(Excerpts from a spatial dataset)
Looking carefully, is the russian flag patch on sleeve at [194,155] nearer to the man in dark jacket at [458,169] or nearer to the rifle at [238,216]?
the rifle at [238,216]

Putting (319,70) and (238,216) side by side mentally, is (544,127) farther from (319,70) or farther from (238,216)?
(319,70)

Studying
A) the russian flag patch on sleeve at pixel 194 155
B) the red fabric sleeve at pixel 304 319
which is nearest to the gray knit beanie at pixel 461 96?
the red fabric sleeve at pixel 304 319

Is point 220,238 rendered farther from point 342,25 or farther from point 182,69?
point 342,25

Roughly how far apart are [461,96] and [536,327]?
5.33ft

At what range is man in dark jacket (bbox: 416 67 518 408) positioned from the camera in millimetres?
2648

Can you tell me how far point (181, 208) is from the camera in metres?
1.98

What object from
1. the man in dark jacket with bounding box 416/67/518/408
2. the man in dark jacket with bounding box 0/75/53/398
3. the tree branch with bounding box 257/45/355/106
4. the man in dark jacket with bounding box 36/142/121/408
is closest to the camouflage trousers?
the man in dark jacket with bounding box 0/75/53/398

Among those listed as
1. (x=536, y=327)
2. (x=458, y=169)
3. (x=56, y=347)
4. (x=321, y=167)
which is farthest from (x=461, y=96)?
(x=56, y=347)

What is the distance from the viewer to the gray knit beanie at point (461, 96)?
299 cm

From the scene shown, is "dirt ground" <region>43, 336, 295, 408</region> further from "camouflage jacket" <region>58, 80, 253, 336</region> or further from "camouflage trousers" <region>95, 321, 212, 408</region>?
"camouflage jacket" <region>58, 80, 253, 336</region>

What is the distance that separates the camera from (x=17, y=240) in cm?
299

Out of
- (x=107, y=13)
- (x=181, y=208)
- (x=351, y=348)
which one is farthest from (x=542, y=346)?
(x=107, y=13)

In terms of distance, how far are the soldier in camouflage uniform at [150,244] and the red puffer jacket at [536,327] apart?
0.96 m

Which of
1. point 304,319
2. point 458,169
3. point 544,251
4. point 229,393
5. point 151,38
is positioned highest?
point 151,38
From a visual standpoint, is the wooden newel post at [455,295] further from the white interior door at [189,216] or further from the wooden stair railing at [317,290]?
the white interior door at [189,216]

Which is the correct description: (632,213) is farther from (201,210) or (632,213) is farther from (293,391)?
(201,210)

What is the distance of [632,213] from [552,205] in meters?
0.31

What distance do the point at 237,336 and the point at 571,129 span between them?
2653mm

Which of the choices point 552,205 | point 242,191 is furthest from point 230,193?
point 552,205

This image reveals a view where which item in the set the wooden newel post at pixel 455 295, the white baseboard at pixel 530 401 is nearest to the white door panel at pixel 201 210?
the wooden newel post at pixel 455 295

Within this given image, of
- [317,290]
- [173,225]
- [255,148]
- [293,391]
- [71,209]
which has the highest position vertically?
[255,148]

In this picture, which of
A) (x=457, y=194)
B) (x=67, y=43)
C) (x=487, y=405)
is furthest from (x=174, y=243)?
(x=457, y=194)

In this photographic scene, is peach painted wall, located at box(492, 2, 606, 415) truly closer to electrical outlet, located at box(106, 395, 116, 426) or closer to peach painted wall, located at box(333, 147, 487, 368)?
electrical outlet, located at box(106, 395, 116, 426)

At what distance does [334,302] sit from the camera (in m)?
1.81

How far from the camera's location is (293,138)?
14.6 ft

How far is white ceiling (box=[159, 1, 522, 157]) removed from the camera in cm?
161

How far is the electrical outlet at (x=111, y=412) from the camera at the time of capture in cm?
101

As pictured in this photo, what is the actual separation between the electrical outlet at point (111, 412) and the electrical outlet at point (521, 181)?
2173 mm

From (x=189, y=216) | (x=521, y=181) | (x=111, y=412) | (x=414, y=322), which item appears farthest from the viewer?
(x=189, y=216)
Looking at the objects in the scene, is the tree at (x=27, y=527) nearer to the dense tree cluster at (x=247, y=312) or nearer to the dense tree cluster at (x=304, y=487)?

PROMPT
Repeat the line that contains "What is the distance of", then every line after it until the records end, with nothing added.

ANSWER TO THIS EXERCISE
What is the distance of [632,213] from [552,205] in meters?
0.31

What distance do the point at 237,336 and the point at 571,129 span between them?
2653mm

Which of the choices point 552,205 | point 242,191 is furthest from point 230,193?
point 552,205

This image reveals a view where which item in the set the wooden newel post at pixel 455 295, the white baseboard at pixel 530 401 is nearest to the white door panel at pixel 201 210?
the wooden newel post at pixel 455 295

Within this given image, of
- [317,290]
- [173,225]
- [255,148]
- [293,391]
- [71,209]
which has the highest position vertically?
[255,148]

In this picture, which of
A) (x=457, y=194)
B) (x=67, y=43)
C) (x=487, y=405)
is furthest from (x=174, y=243)?
(x=457, y=194)

In this photographic scene, is peach painted wall, located at box(492, 2, 606, 415) truly closer to electrical outlet, located at box(106, 395, 116, 426) or closer to peach painted wall, located at box(333, 147, 487, 368)?
electrical outlet, located at box(106, 395, 116, 426)

At what distance does [334,302] sit from the camera (in m)?
1.81

How far from the camera's location is (293,138)?
14.6 ft

How far is white ceiling (box=[159, 1, 522, 157]) removed from the camera in cm?
161

How far is the electrical outlet at (x=111, y=412) from the camera at the time of capture in cm?
101

As pictured in this photo, what is the actual separation between the electrical outlet at point (111, 412) and the electrical outlet at point (521, 181)?
2173 mm

From (x=189, y=216) | (x=521, y=181) | (x=111, y=412) | (x=414, y=322), which item appears farthest from the viewer?
(x=189, y=216)
Looking at the objects in the scene, is the tree at (x=27, y=527) nearer to the dense tree cluster at (x=247, y=312) or nearer to the dense tree cluster at (x=304, y=487)?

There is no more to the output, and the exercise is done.